Oil Back In Ground in Singapore
Published: June 17, 2015
Oil Back In Ground in Singapore, Singapore is looking to put its oil back into the ground – as in underground reservoirs – as a way of storing the fossil fuel because of its lack of surface space above ground.
The Jurong Rock Caverns, which is nine-stories high, is Singapore’s deepest underground project sitting nearly 500 feet under Jurong Island, according to the Strait Times. The caverns can hold up to 1.47 million cubic meters of crude oil that would normally be stored in tanks above ground, freeing up the equivalent of 70 football field.
JTC Corp. developed the cavern for storage for $950 million, taking six years of planning and eight years of construction. Two of the caverns have already been leased by Jurong Aromatics Corporation to store feedstock and the other three caverns are expected to be ready by 2016.
Singapore has been dealing with a space crunch for years and the idea of building underground has gone well beyond caverns to store oil and other products. The Hindu reported in 2013 that with Singapore expecting 1.5 million more people in the next 15 years, it needed new alternatives to buildings that are already reaching 70 stories.
The island had been examining building whole interconnecting cities underground with shopping malls, transportation hubs, public spaces, pedestrian links and even cycling lanes.
“Singapore is small, and whether we have 6.9 million or not, there is always a need to find new land space,” said Zhao Zhiye, the interim director of the Nanyang Center for Underground Space at Nanyang Technological University. “The utilization of underground space is one option for Singapore.”

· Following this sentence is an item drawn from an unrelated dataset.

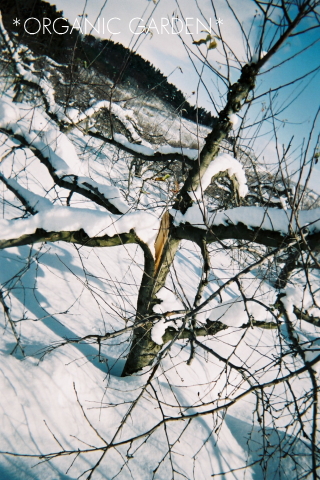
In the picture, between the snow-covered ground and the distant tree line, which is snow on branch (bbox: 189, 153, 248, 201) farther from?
the distant tree line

The Hindu reported that seven miles of freeway and nearly 50 miles of public transit lines were already underground in 2013. A project under consideration in Singapore is what is being dubbed as an underground science city – 40 interconnected caverns for data centers and research and development labs that could benefit the biomedical and life sciences industries there.
“A lot of facilities can go underground if you fully utilize the underground space,” said Zhao. “In the beginning there might be a psychological issue, but as long as we have proper lighting and proper ventilation, gradually people can overcome the idea of working and living underground.”